Rewrite every entry below so that each occurrence of "camera" becomes "viewer", leaving everything else unchanged.

* * *

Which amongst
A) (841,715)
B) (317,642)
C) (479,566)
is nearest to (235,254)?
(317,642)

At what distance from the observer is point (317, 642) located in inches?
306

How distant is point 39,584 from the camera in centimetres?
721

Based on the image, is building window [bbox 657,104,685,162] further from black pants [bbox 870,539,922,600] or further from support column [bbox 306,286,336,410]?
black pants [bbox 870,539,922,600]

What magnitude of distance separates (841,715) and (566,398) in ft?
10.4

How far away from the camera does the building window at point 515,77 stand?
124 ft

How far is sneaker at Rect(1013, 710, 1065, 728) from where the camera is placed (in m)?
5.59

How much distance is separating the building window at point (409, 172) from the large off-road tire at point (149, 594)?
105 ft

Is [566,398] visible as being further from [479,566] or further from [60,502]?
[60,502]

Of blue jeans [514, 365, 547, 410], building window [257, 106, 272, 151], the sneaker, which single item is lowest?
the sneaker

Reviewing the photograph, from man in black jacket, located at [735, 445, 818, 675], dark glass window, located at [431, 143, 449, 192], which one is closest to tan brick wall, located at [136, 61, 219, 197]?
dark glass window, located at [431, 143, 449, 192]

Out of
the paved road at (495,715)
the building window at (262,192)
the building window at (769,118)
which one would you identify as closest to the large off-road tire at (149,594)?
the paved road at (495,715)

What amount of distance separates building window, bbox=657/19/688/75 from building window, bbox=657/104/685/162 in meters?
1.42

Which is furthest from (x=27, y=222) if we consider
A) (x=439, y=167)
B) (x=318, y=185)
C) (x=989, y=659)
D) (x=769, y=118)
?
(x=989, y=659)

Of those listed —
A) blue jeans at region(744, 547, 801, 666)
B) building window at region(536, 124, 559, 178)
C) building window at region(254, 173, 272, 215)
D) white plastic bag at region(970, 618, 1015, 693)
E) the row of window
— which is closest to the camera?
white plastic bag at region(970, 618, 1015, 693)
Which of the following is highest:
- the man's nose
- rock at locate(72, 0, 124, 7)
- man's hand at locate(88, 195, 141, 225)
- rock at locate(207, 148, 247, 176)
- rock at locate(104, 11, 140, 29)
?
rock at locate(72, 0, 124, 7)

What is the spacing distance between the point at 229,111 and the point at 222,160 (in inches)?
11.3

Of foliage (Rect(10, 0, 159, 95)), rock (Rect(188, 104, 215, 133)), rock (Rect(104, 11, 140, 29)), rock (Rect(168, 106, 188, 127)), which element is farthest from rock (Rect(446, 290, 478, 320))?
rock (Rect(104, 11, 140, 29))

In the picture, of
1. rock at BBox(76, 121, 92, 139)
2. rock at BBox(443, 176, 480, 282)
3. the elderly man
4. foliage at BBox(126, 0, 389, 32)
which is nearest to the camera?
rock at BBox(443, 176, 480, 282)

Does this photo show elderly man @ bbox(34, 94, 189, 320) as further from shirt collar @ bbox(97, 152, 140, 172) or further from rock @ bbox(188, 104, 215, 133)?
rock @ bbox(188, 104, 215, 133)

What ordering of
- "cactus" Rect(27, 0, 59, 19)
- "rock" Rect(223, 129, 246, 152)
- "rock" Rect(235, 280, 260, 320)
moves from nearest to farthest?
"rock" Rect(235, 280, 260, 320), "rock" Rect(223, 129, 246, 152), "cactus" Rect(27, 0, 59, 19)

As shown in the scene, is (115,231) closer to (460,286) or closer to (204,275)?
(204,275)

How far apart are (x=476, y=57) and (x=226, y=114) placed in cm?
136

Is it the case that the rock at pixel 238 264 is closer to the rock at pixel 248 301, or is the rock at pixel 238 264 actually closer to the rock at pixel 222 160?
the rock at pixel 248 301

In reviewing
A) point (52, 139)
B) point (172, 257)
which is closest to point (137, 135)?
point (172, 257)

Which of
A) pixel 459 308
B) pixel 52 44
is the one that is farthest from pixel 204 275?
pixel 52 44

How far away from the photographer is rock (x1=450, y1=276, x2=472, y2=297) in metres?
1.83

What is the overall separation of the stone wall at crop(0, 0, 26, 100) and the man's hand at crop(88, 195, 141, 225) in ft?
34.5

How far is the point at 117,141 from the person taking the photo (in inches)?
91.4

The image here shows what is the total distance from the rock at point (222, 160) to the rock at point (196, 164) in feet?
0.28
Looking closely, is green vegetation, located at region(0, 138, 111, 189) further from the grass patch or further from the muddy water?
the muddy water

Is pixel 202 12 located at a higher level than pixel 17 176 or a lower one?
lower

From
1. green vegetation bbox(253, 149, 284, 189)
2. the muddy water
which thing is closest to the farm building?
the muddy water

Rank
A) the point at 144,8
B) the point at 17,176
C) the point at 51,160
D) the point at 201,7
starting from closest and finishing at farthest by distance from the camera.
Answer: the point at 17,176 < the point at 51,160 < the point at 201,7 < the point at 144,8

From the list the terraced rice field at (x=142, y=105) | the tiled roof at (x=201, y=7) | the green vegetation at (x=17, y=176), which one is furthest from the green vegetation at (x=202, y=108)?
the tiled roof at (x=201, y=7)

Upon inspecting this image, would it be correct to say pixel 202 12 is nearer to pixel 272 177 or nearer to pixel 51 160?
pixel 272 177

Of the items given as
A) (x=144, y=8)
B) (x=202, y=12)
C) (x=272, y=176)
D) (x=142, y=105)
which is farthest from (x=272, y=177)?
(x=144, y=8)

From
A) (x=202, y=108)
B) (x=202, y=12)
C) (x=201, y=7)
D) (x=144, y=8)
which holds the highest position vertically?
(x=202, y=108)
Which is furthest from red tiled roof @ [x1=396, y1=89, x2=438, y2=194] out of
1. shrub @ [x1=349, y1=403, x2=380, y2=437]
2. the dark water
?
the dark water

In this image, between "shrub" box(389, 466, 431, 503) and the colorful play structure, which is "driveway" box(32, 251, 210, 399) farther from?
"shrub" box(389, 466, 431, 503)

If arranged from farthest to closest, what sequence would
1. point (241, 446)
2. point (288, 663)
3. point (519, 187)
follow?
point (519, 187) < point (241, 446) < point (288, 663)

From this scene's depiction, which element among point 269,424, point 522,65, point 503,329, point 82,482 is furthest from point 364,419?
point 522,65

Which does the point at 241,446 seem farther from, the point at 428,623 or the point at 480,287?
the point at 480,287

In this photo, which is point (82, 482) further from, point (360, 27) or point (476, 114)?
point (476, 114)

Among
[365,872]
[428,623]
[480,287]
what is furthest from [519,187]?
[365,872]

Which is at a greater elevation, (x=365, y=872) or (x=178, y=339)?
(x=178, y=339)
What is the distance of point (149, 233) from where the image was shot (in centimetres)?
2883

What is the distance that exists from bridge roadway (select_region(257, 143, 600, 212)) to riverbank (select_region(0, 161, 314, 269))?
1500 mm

* * *

• _THE ANSWER_:
Which amongst
A) (841,715)
B) (317,642)
C) (479,566)
is nearest to (235,254)?
(317,642)

At what distance from the observer is point (317, 642) located in inches?
306

How distant is point 39,584 from the viewer in centimetres?
721

Based on the image, is building window [bbox 657,104,685,162] further from black pants [bbox 870,539,922,600] or further from support column [bbox 306,286,336,410]?
black pants [bbox 870,539,922,600]

What magnitude of distance separates (841,715) and (566,398) in ft?
10.4

How far away from the viewer does the building window at point 515,77 stand?
124 ft

How far is sneaker at Rect(1013, 710, 1065, 728) from where the viewer is placed (in m)?
5.59

How much distance is separating the building window at point (409, 172) from the large off-road tire at point (149, 594)?
105 ft

Is [566,398] visible as being further from [479,566] or further from [60,502]?
[60,502]

Of blue jeans [514, 365, 547, 410], building window [257, 106, 272, 151], the sneaker, which single item is lowest?
the sneaker

Reviewing the photograph, from man in black jacket, located at [735, 445, 818, 675], dark glass window, located at [431, 143, 449, 192], which one is closest to tan brick wall, located at [136, 61, 219, 197]?
dark glass window, located at [431, 143, 449, 192]

Out of
the paved road at (495,715)
the building window at (262,192)
the building window at (769,118)
which one would you identify as closest to the large off-road tire at (149,594)?
the paved road at (495,715)

What amount of distance separates building window, bbox=657/19/688/75 from building window, bbox=657/104/685/162 in meters?
1.42

Which is furthest from (x=27, y=222) if we consider
A) (x=439, y=167)
B) (x=318, y=185)
C) (x=989, y=659)
D) (x=769, y=118)
?
(x=989, y=659)

Of those listed —
A) blue jeans at region(744, 547, 801, 666)
B) building window at region(536, 124, 559, 178)
C) building window at region(254, 173, 272, 215)
D) white plastic bag at region(970, 618, 1015, 693)
E) the row of window
— which is closest to the viewer?
white plastic bag at region(970, 618, 1015, 693)
Which of the following is highest:
- the man's nose
- rock at locate(72, 0, 124, 7)
- man's hand at locate(88, 195, 141, 225)
- rock at locate(207, 148, 247, 176)
- rock at locate(104, 11, 140, 29)
?
rock at locate(72, 0, 124, 7)

What is the spacing distance between the point at 229,111 and the point at 222,160 (in inches)?
11.3

Of foliage (Rect(10, 0, 159, 95)), rock (Rect(188, 104, 215, 133)), rock (Rect(104, 11, 140, 29)), rock (Rect(168, 106, 188, 127)), which element is farthest from rock (Rect(446, 290, 478, 320))?
rock (Rect(104, 11, 140, 29))

In the picture, of
1. rock at BBox(76, 121, 92, 139)
2. rock at BBox(443, 176, 480, 282)
3. the elderly man
4. foliage at BBox(126, 0, 389, 32)
which is nearest to the viewer?
rock at BBox(443, 176, 480, 282)

Does this photo show elderly man @ bbox(34, 94, 189, 320) as further from shirt collar @ bbox(97, 152, 140, 172) or further from rock @ bbox(188, 104, 215, 133)?
rock @ bbox(188, 104, 215, 133)

What ordering of
- "cactus" Rect(27, 0, 59, 19)
- "rock" Rect(223, 129, 246, 152)
- "rock" Rect(235, 280, 260, 320)
moves from nearest to farthest?
"rock" Rect(235, 280, 260, 320), "rock" Rect(223, 129, 246, 152), "cactus" Rect(27, 0, 59, 19)

As shown in the scene, is (115,231) closer to (460,286) or closer to (204,275)?
(204,275)

How far apart are (x=476, y=57) and (x=226, y=114) placed in cm?
136

Is it the case that the rock at pixel 238 264 is closer to the rock at pixel 248 301, or is the rock at pixel 238 264 actually closer to the rock at pixel 222 160?
the rock at pixel 248 301

In reviewing
A) point (52, 139)
B) point (172, 257)
which is closest to point (137, 135)?
point (172, 257)

Which of
A) pixel 459 308
B) pixel 52 44
is the one that is farthest from pixel 204 275?
pixel 52 44

How far away from the photographer is rock (x1=450, y1=276, x2=472, y2=297) in metres?
1.83

What is the overall separation of the stone wall at crop(0, 0, 26, 100) and the man's hand at crop(88, 195, 141, 225) in ft?
34.5

How far is the point at 117,141 from the person taking the photo (in inches)?
91.4

The image here shows what is the total distance from the rock at point (222, 160) to the rock at point (196, 164) in feet?
0.28
Looking closely, is green vegetation, located at region(0, 138, 111, 189) further from the grass patch or further from the muddy water?
the muddy water

Is pixel 202 12 located at a higher level than pixel 17 176 or a lower one?
lower

From
1. green vegetation bbox(253, 149, 284, 189)
2. the muddy water
which thing is closest to the farm building?
the muddy water

Rank
A) the point at 144,8
B) the point at 17,176
C) the point at 51,160
D) the point at 201,7
starting from closest and finishing at farthest by distance from the viewer.
Answer: the point at 17,176 < the point at 51,160 < the point at 201,7 < the point at 144,8

From the list the terraced rice field at (x=142, y=105) | the tiled roof at (x=201, y=7) | the green vegetation at (x=17, y=176), which one is furthest from the green vegetation at (x=202, y=108)?
the tiled roof at (x=201, y=7)

Upon inspecting this image, would it be correct to say pixel 202 12 is nearer to pixel 272 177 or nearer to pixel 51 160?
pixel 272 177

Of the items given as
A) (x=144, y=8)
B) (x=202, y=12)
C) (x=272, y=176)
D) (x=142, y=105)
which is farthest from (x=272, y=177)?
(x=144, y=8)

From
A) (x=202, y=108)
B) (x=202, y=12)
C) (x=201, y=7)
D) (x=144, y=8)
which holds the highest position vertically?
(x=202, y=108)
Which is furthest from red tiled roof @ [x1=396, y1=89, x2=438, y2=194] out of
1. shrub @ [x1=349, y1=403, x2=380, y2=437]
2. the dark water
?
the dark water

In this image, between "shrub" box(389, 466, 431, 503) and the colorful play structure, which is "driveway" box(32, 251, 210, 399) farther from?
"shrub" box(389, 466, 431, 503)

If arranged from farthest to closest, what sequence would
1. point (241, 446)
2. point (288, 663)
3. point (519, 187)
follow?
point (519, 187) < point (241, 446) < point (288, 663)

From this scene's depiction, which element among point 269,424, point 522,65, point 503,329, point 82,482 is furthest from point 364,419?
point 522,65

Which does the point at 241,446 seem farther from, the point at 428,623 or the point at 480,287?
the point at 480,287

In this photo, which is point (82, 482) further from, point (360, 27) or point (476, 114)?
point (476, 114)

Among
[365,872]
[428,623]
[480,287]
what is furthest from [519,187]?
[365,872]

Which is at a greater elevation, (x=365, y=872) or (x=178, y=339)?
(x=178, y=339)
What is the distance of point (149, 233) from where the image was shot (in centimetres)?
2883

What is the distance that exists from bridge roadway (select_region(257, 143, 600, 212)) to riverbank (select_region(0, 161, 314, 269))?
1500 mm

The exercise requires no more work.